### STORED DATA
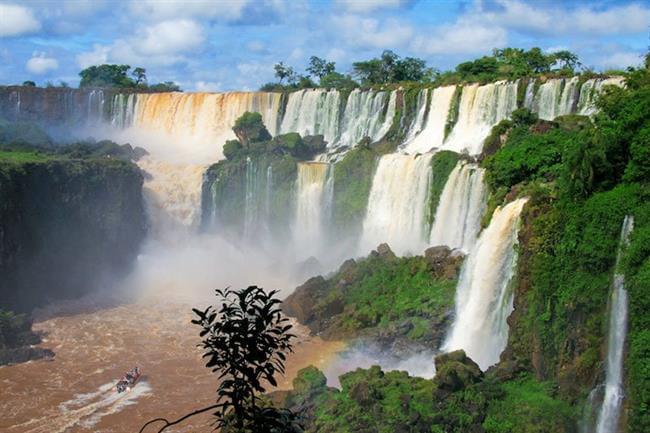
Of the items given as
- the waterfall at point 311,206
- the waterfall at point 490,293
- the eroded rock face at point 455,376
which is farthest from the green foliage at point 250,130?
the eroded rock face at point 455,376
######
_PROBLEM_. Retype the whole listing above character for character, and leave the picture out.

_TASK OUTPUT_.
Of the items given as
- the waterfall at point 311,206
- the waterfall at point 490,293
- the eroded rock face at point 455,376
which is farthest from the green foliage at point 250,130?
the eroded rock face at point 455,376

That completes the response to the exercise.